Email Performance Record. Each item in Pipeline with ItemType.category=Email gets a record here. On a schedule (X days after the email is sent), we will pull performance numbers into Airtable from the Mailchimp API. The record name is matched against the incoming data and populated accordingly. (This process is imperfect, which is why this is a separate table - too easy to inadvertently mess up lots of records.) Note eventually we will also have a Social Performance Records table that pulls social item performance from the relevant APIs, but will be later.
Yes. There are a few reasons for doing it fresh.
Okay - and by “one place”, you mean “one base”, I think.

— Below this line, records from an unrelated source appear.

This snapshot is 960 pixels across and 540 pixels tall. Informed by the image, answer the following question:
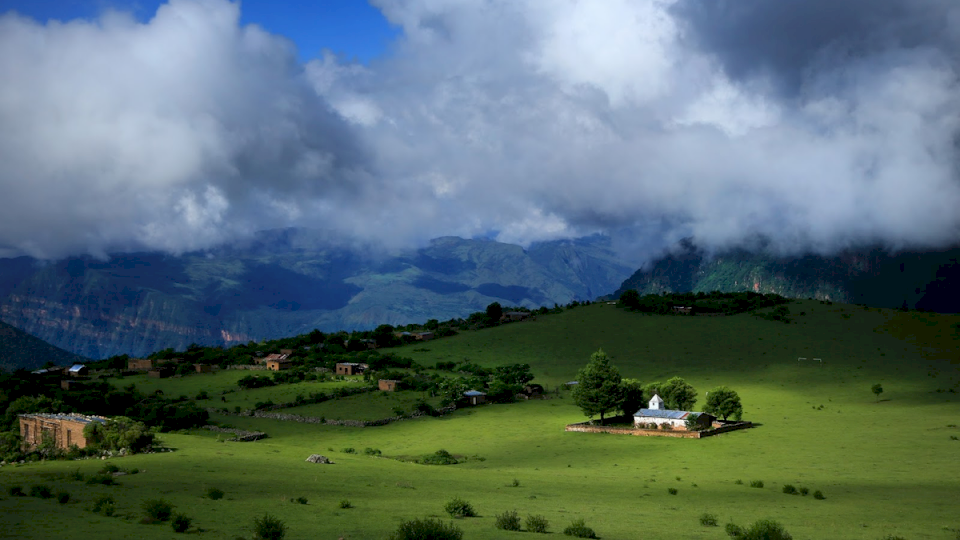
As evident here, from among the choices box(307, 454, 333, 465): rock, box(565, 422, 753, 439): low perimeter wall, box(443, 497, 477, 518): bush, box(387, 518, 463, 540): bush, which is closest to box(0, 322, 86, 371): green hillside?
box(565, 422, 753, 439): low perimeter wall

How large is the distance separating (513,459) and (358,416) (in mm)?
28910

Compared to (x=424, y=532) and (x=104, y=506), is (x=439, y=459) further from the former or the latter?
(x=424, y=532)

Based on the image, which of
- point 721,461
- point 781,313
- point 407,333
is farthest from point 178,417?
point 781,313

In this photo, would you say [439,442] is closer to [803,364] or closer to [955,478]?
[955,478]

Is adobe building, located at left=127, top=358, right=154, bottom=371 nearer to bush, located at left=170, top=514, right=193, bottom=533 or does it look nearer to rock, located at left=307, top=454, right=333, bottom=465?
rock, located at left=307, top=454, right=333, bottom=465

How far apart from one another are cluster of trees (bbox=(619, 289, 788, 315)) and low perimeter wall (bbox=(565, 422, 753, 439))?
7835cm

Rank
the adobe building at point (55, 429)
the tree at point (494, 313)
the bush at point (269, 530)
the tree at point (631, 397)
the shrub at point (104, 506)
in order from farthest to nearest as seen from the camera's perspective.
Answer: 1. the tree at point (494, 313)
2. the tree at point (631, 397)
3. the adobe building at point (55, 429)
4. the shrub at point (104, 506)
5. the bush at point (269, 530)

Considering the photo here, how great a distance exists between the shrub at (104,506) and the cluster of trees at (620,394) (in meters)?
51.7

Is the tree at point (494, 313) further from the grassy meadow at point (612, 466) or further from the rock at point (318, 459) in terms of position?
the rock at point (318, 459)

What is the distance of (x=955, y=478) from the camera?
47.3m

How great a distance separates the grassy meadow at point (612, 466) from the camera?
3312cm

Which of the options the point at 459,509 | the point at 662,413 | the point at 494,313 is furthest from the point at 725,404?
the point at 494,313

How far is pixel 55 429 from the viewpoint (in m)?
61.2

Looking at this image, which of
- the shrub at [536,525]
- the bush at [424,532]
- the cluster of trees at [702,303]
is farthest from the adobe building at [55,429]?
the cluster of trees at [702,303]
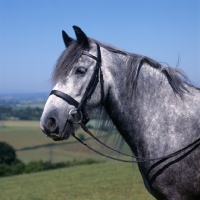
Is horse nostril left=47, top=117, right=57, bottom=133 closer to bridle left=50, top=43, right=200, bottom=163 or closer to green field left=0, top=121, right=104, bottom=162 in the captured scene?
bridle left=50, top=43, right=200, bottom=163

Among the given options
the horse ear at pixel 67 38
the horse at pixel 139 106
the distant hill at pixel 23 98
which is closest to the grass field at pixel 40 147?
Result: the distant hill at pixel 23 98

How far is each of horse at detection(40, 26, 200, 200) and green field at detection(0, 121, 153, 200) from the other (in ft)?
1.75

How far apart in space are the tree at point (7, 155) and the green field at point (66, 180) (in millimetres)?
708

Given the scale and limited budget, I don’t think this is an irrational approach; it makes sense for the points you make obvious. And it seems you have a good grasp of the implications when tilting in favour of a flatter data model.
One of the big benefits of NoSQL platforms is the ability to manage variable record lengths to optimize performance, findability, and storage costs. However, in this case, the advantages of a unified base/table approach pay big dividends and the cost of many empty fields seem like a small price to pay for increased simplicity and reduction of “parts” and simplification in reporting.
People often forget that reducing parts in anything - from physical goods to data management, to process automation - is fundamentally a wise move. I recently touched on this topic here.
One aspect of Airtable to be cautious of is the expanded nature of formula-type fields to make stuff work. Unlike a spreadsheet which has the capacity to store formulas and values in the same cell, Airtable pushes its users to create what I refer to as “kludge fields” to overcome the lack of a unified ability to both store and compute dynamic values. This has the impact of creating some incentives to lean on formulas a bit too much and despite a relatively small number of data fields, there sometimes exists an equal number of supporting computation fields which drag down performance. Your annual data flow doesn’t seem like this should create any serious performance issues though.
Yes! I find that my “programmer brain” experience, limited as it is, has served me very well when thinking about organization and process design. I often find that people worry about creating single points of failure while forgetting that adding parts is also adding new, more complicated, failure modes.
Those hacks bother me, too – they always seem like covers for a missing feature. One of my goals with this rebuild is to minimize that kind of thing. I’m hoping that well designed views and very granular automations will cover most cases. (I expect I’ll be using lots of buttons to flip checkboxes.)
On the same page with you. I’ll add: “3.5. Change management comms and process documentation.”
Many thanks again, Bill.
Interesting read - I have the same problem, so maybe restating the problem in a generic way…
What structure (tables/links) should someone create, to enable one table to contain fields shared with entries in other tables, where the other tables “extend” the information in the common table.
Basically, its a MANDATORY one-to-one relationship that is needed?
But what you end up with, is the “shared” table having a field for each “extend” table, when it should really have 1 field called “child” that can be linked to any 1 of the sub tables…
But I don’t think thats possible in airtable right?